The scuffles erupted when fans of Al-Masry stormed the field following a rare 3-1 win against Al-Ahly. Al-Masry supporters hurled sticks and stones as they chased players and fans from the rival team, who ran toward the exits and up the stands to escape, according to witnesses. One man told state TV he heard gunshots in the stadium, while a lawmaker from Egypt's powerful Muslim Brotherhood said the police didn't prevent fans carrying knives from entering the stadium.
TV footage showed Al-Ahly players rushing for their locker room as fistfights broke out among the hundreds of fans swarming on to the field. Some men had to rescue a manager from the losing team as he was being beaten. Black-clothed police officers stood by, appearing overwhelmed.
The Interior Ministry said 74 people died, including one police officer, and 248 were injured, 14 of them police. A local health official initially said 1,000 people were injured and it was not clear how severely. Security forces arrested 47 people for involvement in the violence, the statement said.
State TV appealed to Egyptians to donate blood for the injured in Port Said, and the military sent two aircraft to evacuate serious cases to the capital, Cairo.
Field Marshal Hussein Tantawi, the head of the military leadership that assumed power after Mubarak's ouster, welcomed Al-Ahly team players who were flown back to Cairo from Port Said on a military aircraft.
"This will not bring Egypt down," he told reporters at a military air base east of Cairo. "These incidents happen anywhere in the world. We will not let those behind it go ...This will not affect Egypt and its security."
The military declared three days of mourning starting Thursday.
Interior Minister Mohammed Ibrahim told state TV that 13,000 Al-Masry fans stormed the field, jumping a low fence and attacking about 1,200 Al-Ahly fans. He transferred the Port Said local security chief to a desk job as a punitive measure.
Al-Ahly goalkeeper Sharif Ikrami, who was injured in the melee, told the private station ONTV that dead and wounded were being carried into the locker room.
"There were people dying in front of us," he said. "It's over. We've all made a decision that we won't play soccer any more. How will we play soccer after 70 people died? We can't think about it."
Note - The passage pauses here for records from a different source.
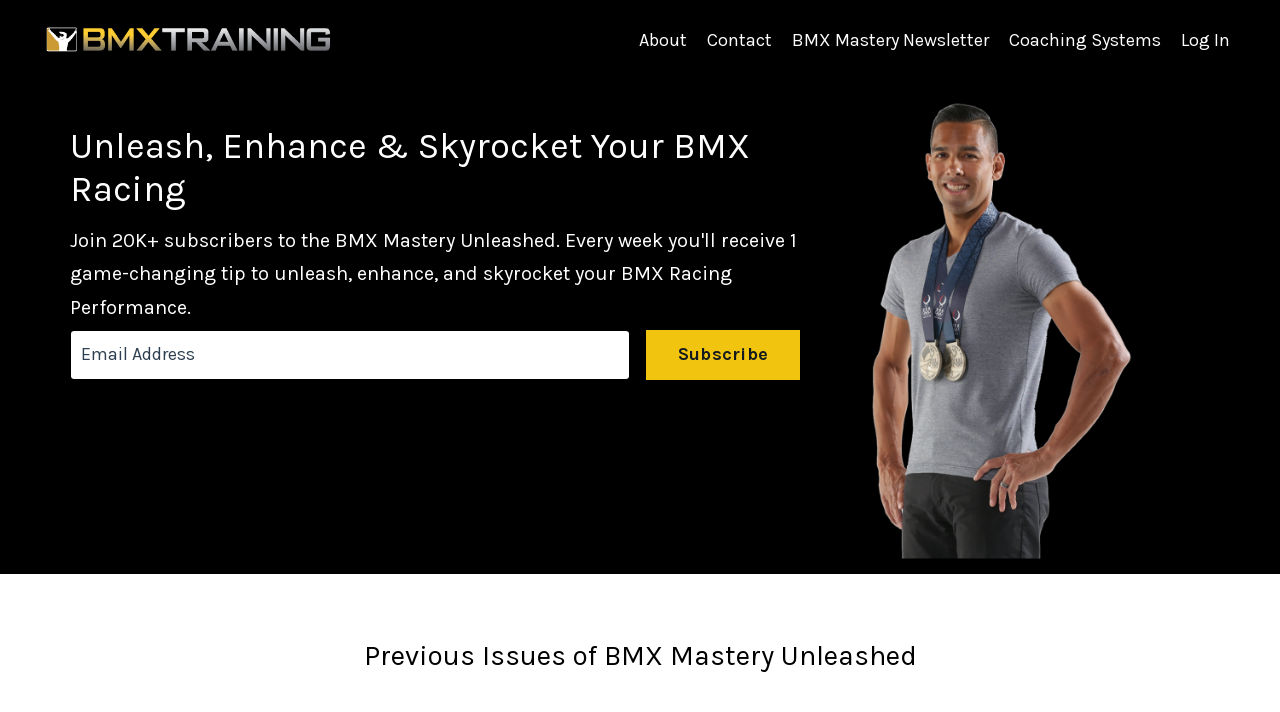

--- FILE ---
content_type: text/plain
request_url: https://www.google-analytics.com/j/collect?v=1&_v=j102&a=1396169974&t=pageview&_s=1&dl=https%3A%2F%2Fwww.bmxtraining.com%2Fblog&ul=en-us%40posix&dt=Greg%20Romero%27s%20Coaching%20Blog&sr=1280x720&vp=1280x720&_u=IEBAAEABAAAAACAAI~&jid=1832439740&gjid=805890844&cid=1181143429.1769225728&tid=UA-51441318-1&_gid=1850297425.1769225728&_r=1&_slc=1&z=842453005
body_size: -451
content:
2,cG-D39EZGHSWY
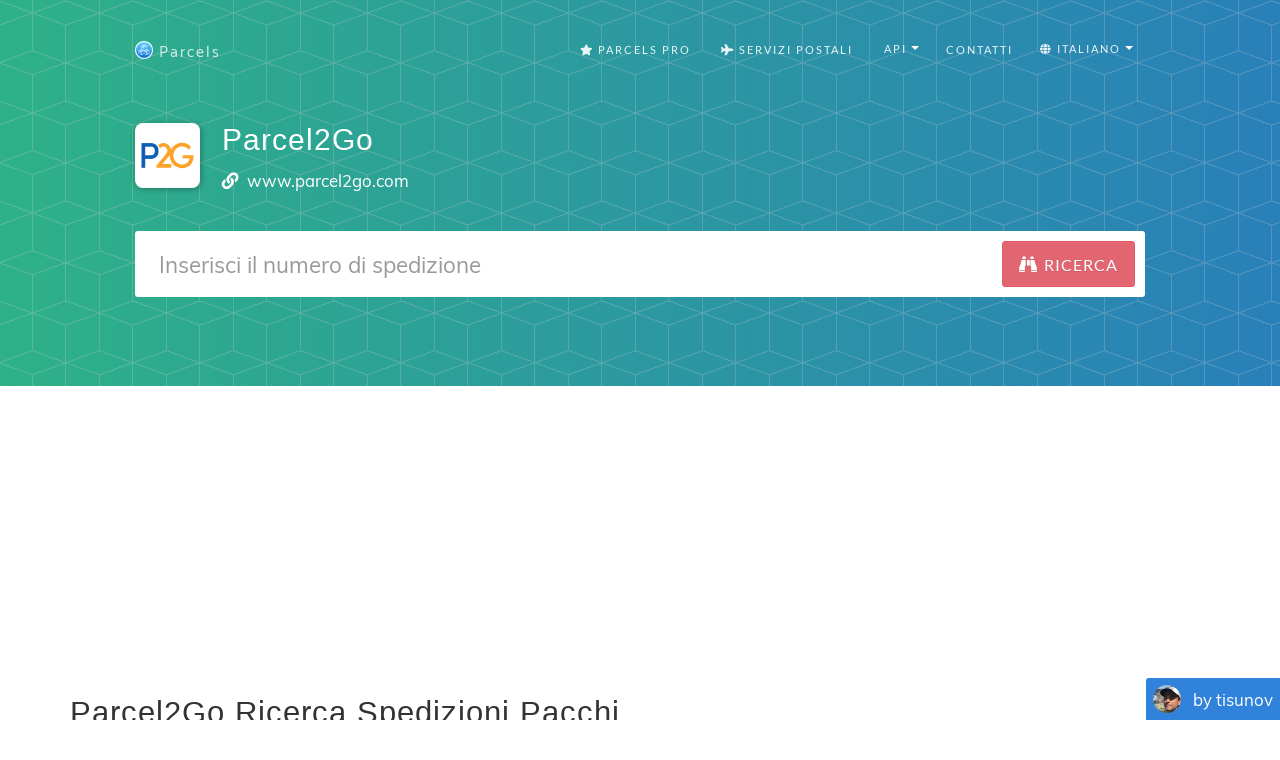

--- FILE ---
content_type: text/html; charset=utf-8
request_url: https://www.google.com/recaptcha/api2/aframe
body_size: 267
content:
<!DOCTYPE HTML><html><head><meta http-equiv="content-type" content="text/html; charset=UTF-8"></head><body><script nonce="DyRm1ov6GwcViMJuJ9uqww">/** Anti-fraud and anti-abuse applications only. See google.com/recaptcha */ try{var clients={'sodar':'https://pagead2.googlesyndication.com/pagead/sodar?'};window.addEventListener("message",function(a){try{if(a.source===window.parent){var b=JSON.parse(a.data);var c=clients[b['id']];if(c){var d=document.createElement('img');d.src=c+b['params']+'&rc='+(localStorage.getItem("rc::a")?sessionStorage.getItem("rc::b"):"");window.document.body.appendChild(d);sessionStorage.setItem("rc::e",parseInt(sessionStorage.getItem("rc::e")||0)+1);localStorage.setItem("rc::h",'1768810138445');}}}catch(b){}});window.parent.postMessage("_grecaptcha_ready", "*");}catch(b){}</script></body></html>

--- FILE ---
content_type: application/javascript; charset=utf-8
request_url: https://fundingchoicesmessages.google.com/f/AGSKWxXq2FoM0em_rZlwthAJvMaIGcJQs9Dr1YPoRwktV7rm5BWwbSvgjM7EnvlQSf5gPjb3JQ8wIHht0hGKvqsfjIW4eufWCzQR5vCDLmkf5CRM4rtPI69R9JoHDE9_gpgkpJgWUYB8yhKG4KbJhpynybKg217ghB_rle65CgwUvYV2oe0nWSfgcFOca9c5/_.adframesrc._adlabel_/adv5./ads-blogs-/ad_vertical.
body_size: -1291
content:
window['eabda75c-5363-4b17-a501-e8e876434883'] = true;

--- FILE ---
content_type: application/javascript; charset=utf-8
request_url: https://fundingchoicesmessages.google.com/f/AGSKWxU58RHujHAUzSi9mi1A57tUhhKSPjhnyZwt3B8z-S0SbT5jITvQmcU5j7wYapz72IEKOPXBbfK-MpKXXRXtd16IJd2nZE98DzBPyf2Y0MTEuGWmAOXTFgLWpKMCcaJr7S_Yu2TznQ==?fccs=W251bGwsbnVsbCxudWxsLG51bGwsbnVsbCxudWxsLFsxNzY4ODEwMTM4LDc5NTAwMDAwMF0sbnVsbCxudWxsLG51bGwsW251bGwsWzcsOSw2XSxudWxsLDIsbnVsbCwiZW4iLG51bGwsbnVsbCxudWxsLG51bGwsbnVsbCwxXSwiaHR0cHM6Ly9wYXJjZWxzYXBwLmNvbS9pdC9jYXJyaWVycy9wYXJjZWwyZ28iLG51bGwsW1s4LCJNOWxrelVhWkRzZyJdLFs5LCJlbi1VUyJdLFsxOSwiMiJdLFsxNywiWzBdIl0sWzI0LCIiXSxbMjksImZhbHNlIl1dXQ
body_size: 214
content:
if (typeof __googlefc.fcKernelManager.run === 'function') {"use strict";this.default_ContributorServingResponseClientJs=this.default_ContributorServingResponseClientJs||{};(function(_){var window=this;
try{
var np=function(a){this.A=_.t(a)};_.u(np,_.J);var op=function(a){this.A=_.t(a)};_.u(op,_.J);op.prototype.getWhitelistStatus=function(){return _.F(this,2)};var pp=function(a){this.A=_.t(a)};_.u(pp,_.J);var qp=_.Zc(pp),rp=function(a,b,c){this.B=a;this.j=_.A(b,np,1);this.l=_.A(b,_.Nk,3);this.F=_.A(b,op,4);a=this.B.location.hostname;this.D=_.Dg(this.j,2)&&_.O(this.j,2)!==""?_.O(this.j,2):a;a=new _.Og(_.Ok(this.l));this.C=new _.bh(_.q.document,this.D,a);this.console=null;this.o=new _.jp(this.B,c,a)};
rp.prototype.run=function(){if(_.O(this.j,3)){var a=this.C,b=_.O(this.j,3),c=_.dh(a),d=new _.Ug;b=_.fg(d,1,b);c=_.C(c,1,b);_.hh(a,c)}else _.eh(this.C,"FCNEC");_.lp(this.o,_.A(this.l,_.Ae,1),this.l.getDefaultConsentRevocationText(),this.l.getDefaultConsentRevocationCloseText(),this.l.getDefaultConsentRevocationAttestationText(),this.D);_.mp(this.o,_.F(this.F,1),this.F.getWhitelistStatus());var e;a=(e=this.B.googlefc)==null?void 0:e.__executeManualDeployment;a!==void 0&&typeof a==="function"&&_.Qo(this.o.G,
"manualDeploymentApi")};var sp=function(){};sp.prototype.run=function(a,b,c){var d;return _.v(function(e){d=qp(b);(new rp(a,d,c)).run();return e.return({})})};_.Rk(7,new sp);
}catch(e){_._DumpException(e)}
}).call(this,this.default_ContributorServingResponseClientJs);
// Google Inc.

//# sourceURL=/_/mss/boq-content-ads-contributor/_/js/k=boq-content-ads-contributor.ContributorServingResponseClientJs.en_US.M9lkzUaZDsg.es5.O/d=1/exm=ad_blocking_detection_executable,kernel_loader,loader_js_executable,web_iab_tcf_v2_signal_executable/ed=1/rs=AJlcJMzanTQvnnVdXXtZinnKRQ21NfsPog/m=cookie_refresh_executable
__googlefc.fcKernelManager.run('\x5b\x5b\x5b7,\x22\x5b\x5bnull,\\\x22parcelsapp.com\\\x22,\\\x22AKsRol_QEXIXeQ9PYOFwGV4IUx0Rv-LywBPfSpUn_KA5HMsTjjTC8vaNJRpluEdhIVYwgt0ZvGy0rk1UM7jBmpKChqQx8QsJISO9qQkIMKmebxKWCX2f8Ip9O3NNWs1xsMZnUOIq94K7Yx5jMPwurwnLnFJ2ujsxaw\\\\u003d\\\\u003d\\\x22\x5d,null,\x5b\x5bnull,null,null,\\\x22https:\/\/fundingchoicesmessages.google.com\/f\/AGSKWxUudXA8wK7uCYMrxYonBklZ0tjwcrYoXBjFAJos3dPrcj1wKdkn4kwSnR_OxdFRhVVf5U74Jt8QII0rVD4LJNvR8TWdIPSULxT6gLQiCYm4CHoqrUpJJ-ar9q9oiO0vBFXQ-I2zTw\\\\u003d\\\\u003d\\\x22\x5d,null,null,\x5bnull,null,null,\\\x22https:\/\/fundingchoicesmessages.google.com\/el\/AGSKWxVrZEMJvMyJrIFFXlZTT0L1hNm5bLtPXMhMv752jVYhyE_RGaNOIg_zaLZ1lcVkZ5jHH1C_J4UeSz9sSmlEiZLqNCJry9URZ9DPGfmGNHlp3ke0AhGeWaeRGMvfTvY_uuRIZE0ivg\\\\u003d\\\\u003d\\\x22\x5d,null,\x5bnull,\x5b7,9,6\x5d,null,2,null,\\\x22en\\\x22,null,null,null,null,null,1\x5d,null,\\\x22Privacy and cookie settings\\\x22,\\\x22Close\\\x22,null,null,null,\\\x22Managed by Google. Complies with IAB TCF. CMP ID: 300\\\x22\x5d,\x5b3,1\x5d\x5d\x22\x5d\x5d,\x5bnull,null,null,\x22https:\/\/fundingchoicesmessages.google.com\/f\/AGSKWxXUwrj9frIRg5gOPMy1M4TBXiTe8VVmMzcnpdM-IT32lqwPGMM-PLfkW-6AThXO3VqtfhOs-hWGTyMj34NYzNpnK8J07OUXiAcr0kAuRrSqIQyhFXxYXCWeD2nWAAab1P36-5WMlQ\\u003d\\u003d\x22\x5d\x5d');}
Hesham Sheiha, a health ministry official, said most of the deaths were caused by concussions, deep head wounds and suffocation from the stampede. He said 40 people were seriously injured.
In an interview with the team's station, Mohammed Abu Trika, a player with Al-Ahly, criticized police for standing by and not intervening in the violence.
"People here are dying and no one is doing a thing. It's like a war," he told the team TV station. "Is life this cheap?"
Egypt's state prosecutor ordered an immediate investigation into the violence, and the Egypt Football Association ordered an indefinite suspension of the league games. The parliament said it would convene an emergency session.
The two sides also traded conspiracy theories, with each side blaming the other for trying to destabilize the country.
Essam el-Erian, a Brotherhood lawmaker, said the military and police were complicit in the violence, accusing them of trying to show that emergency regulations giving security forces wide-ranging powers must be maintained.
"This tragedy is a result of intentional reluctance by the military and the police," he said.
The manager of the Al-Masry, Kamal Abu Ali, announced he also was resigning in protest.
"This is not about soccer. This is bigger than that. This is a plot to topple the state," he told the same station, using an often-cited allegation by the military against protesters.
Bob Bradley, the former U.S. national team coach who was hired in September as coach of Egypt's national team, was not at the stadium, U.S. Soccer Federation spokesman Michael Kammarman said.